Start of Data provided

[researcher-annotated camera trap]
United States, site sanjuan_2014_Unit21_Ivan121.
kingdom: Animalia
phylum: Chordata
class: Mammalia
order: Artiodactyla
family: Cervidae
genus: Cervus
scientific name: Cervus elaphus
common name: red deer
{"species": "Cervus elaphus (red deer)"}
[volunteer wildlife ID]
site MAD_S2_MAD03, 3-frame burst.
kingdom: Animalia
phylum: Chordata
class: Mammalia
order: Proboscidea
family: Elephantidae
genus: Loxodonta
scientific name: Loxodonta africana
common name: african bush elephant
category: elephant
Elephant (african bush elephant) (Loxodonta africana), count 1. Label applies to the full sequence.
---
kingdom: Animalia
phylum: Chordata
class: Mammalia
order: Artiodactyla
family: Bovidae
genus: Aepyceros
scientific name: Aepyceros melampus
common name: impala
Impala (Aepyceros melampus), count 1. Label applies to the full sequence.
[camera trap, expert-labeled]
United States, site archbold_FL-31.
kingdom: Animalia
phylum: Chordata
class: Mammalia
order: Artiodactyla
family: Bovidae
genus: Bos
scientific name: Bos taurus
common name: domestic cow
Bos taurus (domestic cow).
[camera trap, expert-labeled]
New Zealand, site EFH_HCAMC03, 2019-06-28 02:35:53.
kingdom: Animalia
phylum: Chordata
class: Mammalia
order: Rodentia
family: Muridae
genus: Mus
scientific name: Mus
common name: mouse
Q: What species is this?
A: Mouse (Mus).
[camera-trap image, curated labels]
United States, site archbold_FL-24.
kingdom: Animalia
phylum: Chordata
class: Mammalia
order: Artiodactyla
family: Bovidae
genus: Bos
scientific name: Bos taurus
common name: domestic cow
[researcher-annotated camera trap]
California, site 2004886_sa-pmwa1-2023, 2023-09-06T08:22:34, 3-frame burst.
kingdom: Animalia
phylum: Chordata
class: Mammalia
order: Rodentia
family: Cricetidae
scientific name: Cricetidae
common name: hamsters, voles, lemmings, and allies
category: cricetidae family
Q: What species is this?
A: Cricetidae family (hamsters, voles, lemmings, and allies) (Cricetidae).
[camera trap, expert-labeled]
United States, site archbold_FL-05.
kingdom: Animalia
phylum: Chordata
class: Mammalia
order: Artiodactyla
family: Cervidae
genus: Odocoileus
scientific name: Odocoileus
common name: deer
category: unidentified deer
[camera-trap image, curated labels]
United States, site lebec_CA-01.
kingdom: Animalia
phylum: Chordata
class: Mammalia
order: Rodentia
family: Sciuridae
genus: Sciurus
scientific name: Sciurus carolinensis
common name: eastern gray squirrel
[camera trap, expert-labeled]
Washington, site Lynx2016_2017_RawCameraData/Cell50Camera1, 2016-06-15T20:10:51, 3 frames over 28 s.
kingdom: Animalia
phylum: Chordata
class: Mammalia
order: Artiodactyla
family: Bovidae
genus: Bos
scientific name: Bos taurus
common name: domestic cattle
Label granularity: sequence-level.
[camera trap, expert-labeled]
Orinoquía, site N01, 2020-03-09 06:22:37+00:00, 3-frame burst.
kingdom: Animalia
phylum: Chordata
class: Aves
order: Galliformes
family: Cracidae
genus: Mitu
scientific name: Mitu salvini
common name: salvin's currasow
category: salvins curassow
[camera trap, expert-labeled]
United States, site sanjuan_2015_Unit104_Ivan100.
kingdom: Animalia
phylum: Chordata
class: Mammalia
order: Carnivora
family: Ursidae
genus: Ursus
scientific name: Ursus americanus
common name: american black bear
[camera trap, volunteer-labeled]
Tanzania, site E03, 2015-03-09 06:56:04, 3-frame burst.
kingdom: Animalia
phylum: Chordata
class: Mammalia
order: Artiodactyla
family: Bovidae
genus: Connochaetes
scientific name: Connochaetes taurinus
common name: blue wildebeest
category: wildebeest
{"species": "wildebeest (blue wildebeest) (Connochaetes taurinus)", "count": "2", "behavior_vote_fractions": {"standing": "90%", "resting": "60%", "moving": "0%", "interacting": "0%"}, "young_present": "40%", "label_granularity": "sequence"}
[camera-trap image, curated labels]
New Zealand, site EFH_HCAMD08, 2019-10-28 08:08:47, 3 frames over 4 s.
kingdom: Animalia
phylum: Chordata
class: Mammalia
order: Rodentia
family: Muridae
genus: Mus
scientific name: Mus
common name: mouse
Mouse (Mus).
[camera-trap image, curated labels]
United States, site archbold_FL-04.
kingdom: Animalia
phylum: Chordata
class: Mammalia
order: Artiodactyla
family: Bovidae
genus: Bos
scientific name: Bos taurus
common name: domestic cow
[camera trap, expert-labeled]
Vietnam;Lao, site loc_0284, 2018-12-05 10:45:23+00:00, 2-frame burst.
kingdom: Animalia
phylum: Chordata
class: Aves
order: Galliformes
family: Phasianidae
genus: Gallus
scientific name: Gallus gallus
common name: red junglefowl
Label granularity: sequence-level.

End of Data provided

Exercise brief: Which lines belong in the answer? Exactly those from the first line of the entries through the line holding "scientific name: Cricetidae", inclusive, copied unchanged.

Exercise response:
[researcher-annotated camera trap]
United States, site sanjuan_2014_Unit21_Ivan121.
kingdom: Animalia
phylum: Chordata
class: Mammalia
order: Artiodactyla
family: Cervidae
genus: Cervus
scientific name: Cervus elaphus
common name: red deer
{"species": "Cervus elaphus (red deer)"}
[volunteer wildlife ID]
site MAD_S2_MAD03, 3-frame burst.
kingdom: Animalia
phylum: Chordata
class: Mammalia
order: Proboscidea
family: Elephantidae
genus: Loxodonta
scientific name: Loxodonta africana
common name: african bush elephant
category: elephant
Elephant (african bush elephant) (Loxodonta africana), count 1. Label applies to the full sequence.
---
kingdom: Animalia
phylum: Chordata
class: Mammalia
order: Artiodactyla
family: Bovidae
genus: Aepyceros
scientific name: Aepyceros melampus
common name: impala
Impala (Aepyceros melampus), count 1. Label applies to the full sequence.
[camera trap, expert-labeled]
United States, site archbold_FL-31.
kingdom: Animalia
phylum: Chordata
class: Mammalia
order: Artiodactyla
family: Bovidae
genus: Bos
scientific name: Bos taurus
common name: domestic cow
Bos taurus (domestic cow).
[camera trap, expert-labeled]
New Zealand, site EFH_HCAMC03, 2019-06-28 02:35:53.
kingdom: Animalia
phylum: Chordata
class: Mammalia
order: Rodentia
family: Muridae
genus: Mus
scientific name: Mus
common name: mouse
Q: What species is this?
A: Mouse (Mus).
[camera-trap image, curated labels]
United States, site archbold_FL-24.
kingdom: Animalia
phylum: Chordata
class: Mammalia
order: Artiodactyla
family: Bovidae
genus: Bos
scientific name: Bos taurus
common name: domestic cow
[researcher-annotated camera trap]
California, site 2004886_sa-pmwa1-2023, 2023-09-06T08:22:34, 3-frame burst.
kingdom: Animalia
phylum: Chordata
class: Mammalia
order: Rodentia
family: Cricetidae
scientific name: Cricetidae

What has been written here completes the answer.